🤖 AI Summary
Existing mathematical data augmentation methods overlook LLMs’ specific failure modes, yielding synthetically generated problems that lack diagnostic precision and yield marginal performance gains. To address this, we propose a deficiency-aware collaborative training framework: first, we perform fine-grained failure analysis to identify model weaknesses in mathematical reasoning; second, multiple expert LLMs collaboratively generate, critique, and iteratively refine high-difficulty, weakness-targeted problems; third, we apply progressive fine-tuning to strengthen deficient capabilities. Evaluated on six mainstream mathematical benchmarks, our method achieves an average 12.57% improvement over strong baselines and sets new state-of-the-art performance.

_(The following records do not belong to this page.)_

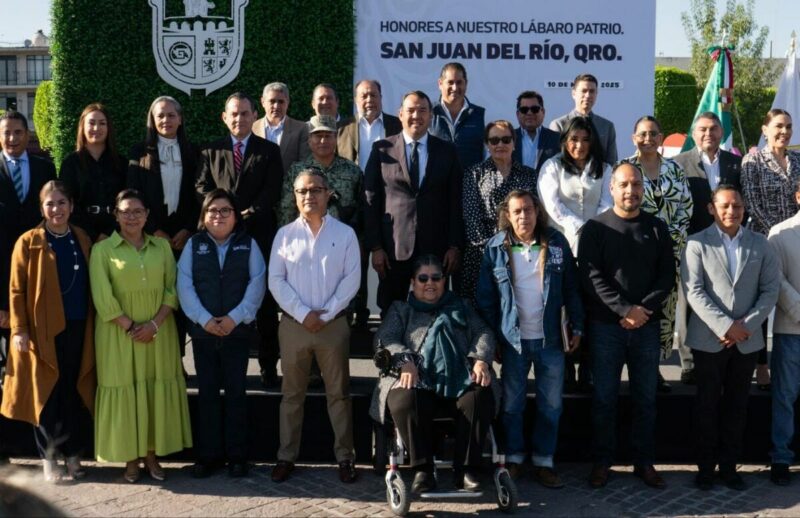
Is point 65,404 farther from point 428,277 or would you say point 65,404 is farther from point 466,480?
point 466,480

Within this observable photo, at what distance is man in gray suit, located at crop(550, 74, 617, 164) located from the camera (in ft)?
22.0

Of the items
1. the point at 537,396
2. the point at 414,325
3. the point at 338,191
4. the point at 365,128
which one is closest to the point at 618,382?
the point at 537,396

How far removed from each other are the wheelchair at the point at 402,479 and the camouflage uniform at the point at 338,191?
167cm

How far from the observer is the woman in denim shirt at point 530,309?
5.28 metres

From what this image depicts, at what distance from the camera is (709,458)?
17.4ft

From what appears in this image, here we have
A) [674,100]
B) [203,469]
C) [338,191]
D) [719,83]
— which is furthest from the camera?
[674,100]

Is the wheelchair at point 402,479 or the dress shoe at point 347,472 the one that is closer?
the wheelchair at point 402,479

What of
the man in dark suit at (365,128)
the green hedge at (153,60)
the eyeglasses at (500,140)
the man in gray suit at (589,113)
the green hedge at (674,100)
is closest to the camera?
the eyeglasses at (500,140)

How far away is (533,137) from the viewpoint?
264 inches

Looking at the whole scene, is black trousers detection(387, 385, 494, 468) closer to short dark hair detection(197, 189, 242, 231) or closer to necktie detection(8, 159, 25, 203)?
short dark hair detection(197, 189, 242, 231)

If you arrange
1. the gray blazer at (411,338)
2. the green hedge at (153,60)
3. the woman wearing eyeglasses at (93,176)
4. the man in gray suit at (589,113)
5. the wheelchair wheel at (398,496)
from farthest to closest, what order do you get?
the green hedge at (153,60)
the man in gray suit at (589,113)
the woman wearing eyeglasses at (93,176)
the gray blazer at (411,338)
the wheelchair wheel at (398,496)

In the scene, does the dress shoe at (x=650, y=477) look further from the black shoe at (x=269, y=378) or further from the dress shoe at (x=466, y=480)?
the black shoe at (x=269, y=378)

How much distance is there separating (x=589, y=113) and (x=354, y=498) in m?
3.61

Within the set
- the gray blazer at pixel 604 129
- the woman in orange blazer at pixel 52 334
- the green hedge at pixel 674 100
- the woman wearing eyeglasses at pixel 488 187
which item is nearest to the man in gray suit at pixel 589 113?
the gray blazer at pixel 604 129
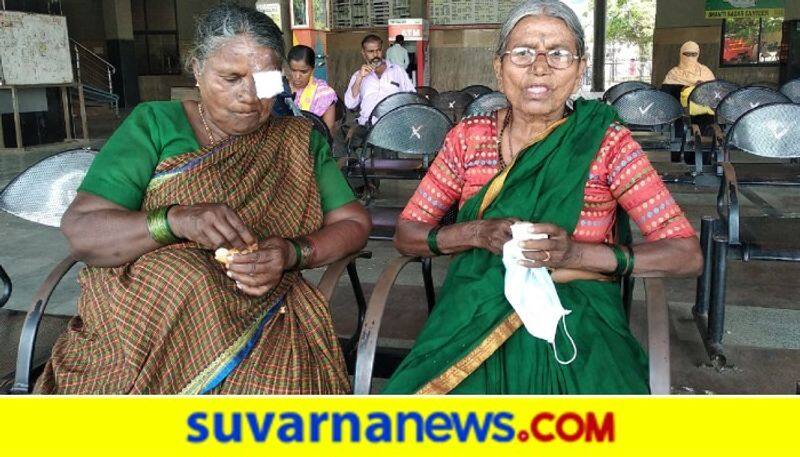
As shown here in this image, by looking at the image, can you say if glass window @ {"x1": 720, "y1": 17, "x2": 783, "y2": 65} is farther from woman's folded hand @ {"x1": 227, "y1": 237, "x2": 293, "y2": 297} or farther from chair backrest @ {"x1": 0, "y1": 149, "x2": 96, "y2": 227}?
woman's folded hand @ {"x1": 227, "y1": 237, "x2": 293, "y2": 297}

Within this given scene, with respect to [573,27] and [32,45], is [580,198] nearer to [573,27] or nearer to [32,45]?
[573,27]

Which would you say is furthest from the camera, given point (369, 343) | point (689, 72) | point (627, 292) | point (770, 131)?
point (689, 72)

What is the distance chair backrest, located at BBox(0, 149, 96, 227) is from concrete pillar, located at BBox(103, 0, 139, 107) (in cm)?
1600

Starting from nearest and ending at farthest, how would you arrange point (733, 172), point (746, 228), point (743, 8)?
1. point (746, 228)
2. point (733, 172)
3. point (743, 8)

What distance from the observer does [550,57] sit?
1.68 meters

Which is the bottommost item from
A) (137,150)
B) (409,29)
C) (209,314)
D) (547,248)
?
(209,314)

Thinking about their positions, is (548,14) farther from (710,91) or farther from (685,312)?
(710,91)


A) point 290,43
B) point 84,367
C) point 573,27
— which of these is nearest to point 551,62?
point 573,27

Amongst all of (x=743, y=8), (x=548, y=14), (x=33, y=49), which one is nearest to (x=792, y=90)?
(x=548, y=14)

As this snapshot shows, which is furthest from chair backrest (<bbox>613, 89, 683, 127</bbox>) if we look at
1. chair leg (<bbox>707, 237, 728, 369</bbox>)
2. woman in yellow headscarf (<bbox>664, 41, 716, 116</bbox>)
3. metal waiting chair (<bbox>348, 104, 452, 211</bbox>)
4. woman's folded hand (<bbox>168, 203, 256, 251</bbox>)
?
woman's folded hand (<bbox>168, 203, 256, 251</bbox>)

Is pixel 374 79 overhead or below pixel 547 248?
overhead

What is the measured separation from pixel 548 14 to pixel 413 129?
226 cm

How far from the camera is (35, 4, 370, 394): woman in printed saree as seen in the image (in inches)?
59.6

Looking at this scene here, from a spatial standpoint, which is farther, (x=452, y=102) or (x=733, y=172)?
(x=452, y=102)
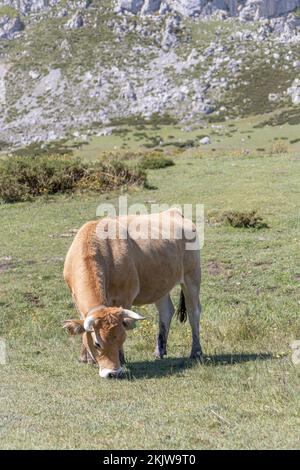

Our core contribution lies in unifying failure diagnostics, defect-driven data synthesis, and progressive learning into a single, interpretable, and scalable paradigm for enhancing LLMs’ mathematical reasoning capabilities.
📝 Abstract
Large Language Models (LLMs) excel in solving mathematical problems, yet their performance is often limited by the availability of high-quality, diverse training data. Existing methods focus on augmenting datasets through rephrasing or difficulty progression but overlook the specific failure modes of LLMs. This results in synthetic questions that the model can already solve, providing minimal performance gains. To address this, we propose WarriorMath, a defect-aware framework for mathematical problem solving that integrates both targeted data synthesis and progressive training. In the synthesis stage, we employ multiple expert LLMs in a collaborative process to generate, critique, and refine problems. Questions that base LLMs fail to solve are identified and iteratively improved through expert-level feedback, producing high-quality, defect-aware training data. In the training stage, we introduce a progressive learning framework that iteratively fine-tunes the model using increasingly challenging data tailored to its weaknesses. Experiments on six mathematical benchmarks show that WarriorMath outperforms strong baselines by 12.57% on average, setting a new state-of-the-art. Our results demonstrate the effectiveness of a defect-aware, multi-expert framework for improving mathematical ability.